/unlambdascheme

A Scheme to Unlambda compiler

Primary LanguageSchemeGNU General Public License v2.0GPL-2.0

UnlambdaScheme

Unlambda is an obfuscated functional programming language. This is a compiler for a small, pure subset of the Scheme programming language, which generates Unlambda code. In addition, implemented in this Scheme subset is an interpreter for a very simple Lambda-calculus-like virtual machine, which makes it possible to overcome the exponential code growth resulting from abstraction elimination. The following is a description of the basic concepts of this Compiler/Interpreter pair:

The basic building blocks in the Unlambda programming language are the functions S, K, I, and the application operator ` (backtick). Translated to Scheme, the function I is

(lambda (x) x)

i.e., the identity function. The function K takes two arguments (all functions in Unlambda are curried, which means that K really takes one argument and returns a function which takes a second argument) and returns the first one:

(lambda (x y) x)

S is a little bit more complicated. It takes three arguments X, Y, Z and applies X to Z, then Y to Z and then the result of the former application to the result of the latter, i.e:

(lambda (x y z) ((x z) (y z)))

The application operator ` uses an infix syntax. It takes a function, an argument (which is, like every value in Unlambda, a function as well) and applies the function to the argument, i.e., `XY is the same in Unlambda as (X Y) is in Scheme.

Unlambda provides other primitives as well, which are mainly useful for I/O and as shortcuts for more complicated constructs.

One thing Unlambda completely lacks is a concept of variables. There is no lambda or let operator or anything else that would give a name (or anything similar) to a value. Luckily, it's possible to "emulate" the lambda operator with the functions S, K, and I, by a process called "Abstraction Elimination". It is described on the Unlambda Home Page, so I won't repeat it here. What I will repeat, though, is that it has the unfortunate side effect of blowing a program up by a factor roughly proportional to the deepest nesting depth of lambda operators, which is obviously a big problem. We will see later how it is possible to overcome it.

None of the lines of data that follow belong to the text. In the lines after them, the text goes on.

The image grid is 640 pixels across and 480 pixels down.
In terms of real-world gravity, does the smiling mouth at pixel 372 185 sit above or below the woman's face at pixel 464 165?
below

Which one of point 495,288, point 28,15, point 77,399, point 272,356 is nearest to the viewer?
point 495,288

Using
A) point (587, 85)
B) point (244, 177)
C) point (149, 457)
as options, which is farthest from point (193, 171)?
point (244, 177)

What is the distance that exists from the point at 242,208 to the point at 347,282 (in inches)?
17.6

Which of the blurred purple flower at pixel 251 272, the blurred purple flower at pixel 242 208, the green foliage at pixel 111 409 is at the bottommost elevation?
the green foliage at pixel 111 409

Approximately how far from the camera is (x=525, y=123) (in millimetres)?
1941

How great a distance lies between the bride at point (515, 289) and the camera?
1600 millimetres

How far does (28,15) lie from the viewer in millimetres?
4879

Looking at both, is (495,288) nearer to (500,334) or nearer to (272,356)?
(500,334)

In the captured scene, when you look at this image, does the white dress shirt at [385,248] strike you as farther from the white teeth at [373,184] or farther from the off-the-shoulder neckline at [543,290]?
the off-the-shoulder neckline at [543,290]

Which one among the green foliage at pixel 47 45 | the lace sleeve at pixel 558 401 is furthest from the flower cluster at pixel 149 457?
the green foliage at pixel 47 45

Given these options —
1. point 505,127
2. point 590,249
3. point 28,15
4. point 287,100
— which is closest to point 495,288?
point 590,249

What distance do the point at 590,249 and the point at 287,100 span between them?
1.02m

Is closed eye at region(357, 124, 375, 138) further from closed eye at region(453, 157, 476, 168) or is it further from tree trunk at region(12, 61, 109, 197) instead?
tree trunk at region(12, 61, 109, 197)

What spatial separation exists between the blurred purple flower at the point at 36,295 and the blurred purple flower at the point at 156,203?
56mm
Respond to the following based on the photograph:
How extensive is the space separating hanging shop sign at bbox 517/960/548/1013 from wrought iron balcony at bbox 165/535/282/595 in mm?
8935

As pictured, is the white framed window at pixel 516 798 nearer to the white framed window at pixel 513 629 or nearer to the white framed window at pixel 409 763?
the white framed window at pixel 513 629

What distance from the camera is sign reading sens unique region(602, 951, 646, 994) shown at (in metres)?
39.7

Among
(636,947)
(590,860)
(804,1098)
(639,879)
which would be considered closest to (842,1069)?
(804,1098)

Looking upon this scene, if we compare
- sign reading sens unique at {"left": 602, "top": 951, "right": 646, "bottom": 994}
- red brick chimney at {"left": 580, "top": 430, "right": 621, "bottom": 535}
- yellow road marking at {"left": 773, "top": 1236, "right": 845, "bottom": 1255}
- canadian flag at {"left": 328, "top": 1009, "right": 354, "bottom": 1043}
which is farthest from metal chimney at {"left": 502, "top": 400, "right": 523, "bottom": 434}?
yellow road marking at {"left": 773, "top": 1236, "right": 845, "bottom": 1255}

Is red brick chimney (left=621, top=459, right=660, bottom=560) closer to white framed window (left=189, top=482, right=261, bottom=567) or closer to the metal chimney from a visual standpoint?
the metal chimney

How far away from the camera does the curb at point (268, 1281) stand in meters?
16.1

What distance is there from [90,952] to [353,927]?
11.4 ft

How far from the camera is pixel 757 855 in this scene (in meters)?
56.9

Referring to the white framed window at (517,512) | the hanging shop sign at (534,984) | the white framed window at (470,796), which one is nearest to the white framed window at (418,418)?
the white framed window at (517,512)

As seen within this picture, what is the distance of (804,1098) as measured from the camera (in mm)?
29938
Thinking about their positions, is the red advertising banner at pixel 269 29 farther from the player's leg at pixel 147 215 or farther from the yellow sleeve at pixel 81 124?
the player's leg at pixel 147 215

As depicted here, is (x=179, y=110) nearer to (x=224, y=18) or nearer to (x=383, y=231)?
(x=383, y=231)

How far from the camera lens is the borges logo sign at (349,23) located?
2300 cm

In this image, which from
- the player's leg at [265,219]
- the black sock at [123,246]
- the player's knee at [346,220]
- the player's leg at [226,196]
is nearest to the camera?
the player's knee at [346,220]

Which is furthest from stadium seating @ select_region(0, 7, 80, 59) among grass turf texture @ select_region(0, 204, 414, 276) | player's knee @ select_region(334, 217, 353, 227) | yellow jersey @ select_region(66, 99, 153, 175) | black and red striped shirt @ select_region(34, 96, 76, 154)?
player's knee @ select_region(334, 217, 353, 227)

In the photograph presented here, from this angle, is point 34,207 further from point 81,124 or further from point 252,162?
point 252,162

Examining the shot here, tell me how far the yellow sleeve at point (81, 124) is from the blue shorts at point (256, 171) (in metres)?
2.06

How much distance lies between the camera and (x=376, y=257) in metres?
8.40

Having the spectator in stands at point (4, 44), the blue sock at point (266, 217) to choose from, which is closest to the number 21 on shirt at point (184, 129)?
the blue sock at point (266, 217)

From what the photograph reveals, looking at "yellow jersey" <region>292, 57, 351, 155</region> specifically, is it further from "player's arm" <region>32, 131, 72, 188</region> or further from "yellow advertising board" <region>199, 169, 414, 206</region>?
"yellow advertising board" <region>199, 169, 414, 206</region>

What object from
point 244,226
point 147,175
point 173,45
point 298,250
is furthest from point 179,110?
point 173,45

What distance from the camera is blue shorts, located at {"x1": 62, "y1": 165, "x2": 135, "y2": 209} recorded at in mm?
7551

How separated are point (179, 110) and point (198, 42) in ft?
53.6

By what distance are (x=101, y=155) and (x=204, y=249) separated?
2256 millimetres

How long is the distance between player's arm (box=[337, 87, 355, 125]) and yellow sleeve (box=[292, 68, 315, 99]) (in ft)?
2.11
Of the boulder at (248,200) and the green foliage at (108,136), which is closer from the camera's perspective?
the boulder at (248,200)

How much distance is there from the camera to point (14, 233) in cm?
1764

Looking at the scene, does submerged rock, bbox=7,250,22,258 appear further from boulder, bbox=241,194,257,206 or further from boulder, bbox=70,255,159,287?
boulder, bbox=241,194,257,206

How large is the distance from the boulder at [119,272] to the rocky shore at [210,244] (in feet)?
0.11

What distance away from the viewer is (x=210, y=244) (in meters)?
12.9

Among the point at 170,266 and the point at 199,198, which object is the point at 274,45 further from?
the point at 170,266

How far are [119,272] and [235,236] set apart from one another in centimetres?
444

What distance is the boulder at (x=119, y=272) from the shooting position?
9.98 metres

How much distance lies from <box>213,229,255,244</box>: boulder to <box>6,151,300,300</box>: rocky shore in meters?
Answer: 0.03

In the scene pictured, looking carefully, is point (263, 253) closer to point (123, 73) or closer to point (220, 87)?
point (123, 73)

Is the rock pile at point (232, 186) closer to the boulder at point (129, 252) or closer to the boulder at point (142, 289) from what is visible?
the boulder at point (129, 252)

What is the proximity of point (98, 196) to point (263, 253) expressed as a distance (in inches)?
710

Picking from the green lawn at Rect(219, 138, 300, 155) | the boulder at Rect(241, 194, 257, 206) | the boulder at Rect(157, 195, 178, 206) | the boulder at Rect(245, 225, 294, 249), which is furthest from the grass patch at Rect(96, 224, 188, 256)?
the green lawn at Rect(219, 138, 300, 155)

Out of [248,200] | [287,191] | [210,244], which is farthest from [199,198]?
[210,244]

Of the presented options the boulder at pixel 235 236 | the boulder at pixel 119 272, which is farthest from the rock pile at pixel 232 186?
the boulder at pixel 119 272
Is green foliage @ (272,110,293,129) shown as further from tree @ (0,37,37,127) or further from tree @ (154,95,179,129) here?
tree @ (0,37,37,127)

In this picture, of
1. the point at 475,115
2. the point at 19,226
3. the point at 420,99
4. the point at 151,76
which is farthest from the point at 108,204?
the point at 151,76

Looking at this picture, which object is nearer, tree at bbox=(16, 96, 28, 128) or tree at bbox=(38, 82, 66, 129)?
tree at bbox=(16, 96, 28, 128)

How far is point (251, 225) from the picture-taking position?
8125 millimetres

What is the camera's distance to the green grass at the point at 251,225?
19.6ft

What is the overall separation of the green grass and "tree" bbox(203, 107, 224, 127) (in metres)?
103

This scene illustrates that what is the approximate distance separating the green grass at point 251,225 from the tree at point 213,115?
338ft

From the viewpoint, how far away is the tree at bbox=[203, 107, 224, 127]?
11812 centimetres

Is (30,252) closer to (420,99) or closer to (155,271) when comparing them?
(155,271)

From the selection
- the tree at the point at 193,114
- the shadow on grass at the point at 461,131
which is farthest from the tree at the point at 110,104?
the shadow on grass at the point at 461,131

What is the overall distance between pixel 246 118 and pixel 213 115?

Abstraction elimination gives us the lambda operator with one argument, but apart from that, we have very little yet. The first thing we can do is to extend lambda to support more than one argument, like in Scheme. To do this, we simply curry all functions, i.e., transform them to functions with one argument, like this:

(lambda (x y z) body) => (lambda (x) (lambda (y) (lambda (z) body)))

Function calls must be transformed similarly:

(f x y z) => (((f x) y) z)

Next on the list is the let operator, which gives names to values. The let operator can be transformed into a lambda operator and an application:

(let ((x x-val) (y y-val)) body) => ((lambda (x y) body) x-val y-val)

The letrec operator allows the definition of recursive functions. Because its implementation is a bit unwieldy, I'll first discuss the simpler lambda* operator, which can be used to generate a single anonymous recursive function (lambda* is not a part of the Scheme programming language, but a feature of this dialect). As an example, here's a function for computing the factorial of a number:

(lambda* fac (n)
  (if (<= n 2)
	n
	(* n (fac (- n 1))))))

The name fac is only visible within the function itself. This function can be transformed to eliminate the lambda* operator to this semantically equivalent function:

((lambda (x) (x x))
 (lambda (fac n)
   (if (<= n 2)
	 n
	 (* n (fac fac (- n 1)))))))

Note that the upper lambda expression applies the function below to itself, thereby giving it a way to refer to itself. Also note that when the function calls itself recursively, it must again pass itself as an argument to itself. Note even further that this example would not run in standard Scheme, because Scheme does not curry. In Scheme, the function would have to look like this:

((lambda (x) (x x))
 (lambda (fac)
   (lambda (n)
	 (if (<= n 2)
	   n
	   (* n ((fac fac) (- n 1))))))))

The main difference between lambda* and letrec is that the latter can introduce more than one function, each of which can reference each other. The principle for translation is the same as with lambda*, only that here each function must be passed all functions (including itself) as arguments. For example, the expression

(letrec ((fa (lambda (i)
			   (fb (- i 1))))
	 (fb (lambda (i)
		   (fa (+ i 1)))))
  (fa 0))

is semantically equivalent to

(let ((fa (lambda (fa fb i)
			(fb fa fb (- i 1))))
	  (fb (lambda (fa fb i)
			(fa fa fb (- i 1)))))
  (fa fa fb 0))

The resulting let can be translated to a lambda as described above.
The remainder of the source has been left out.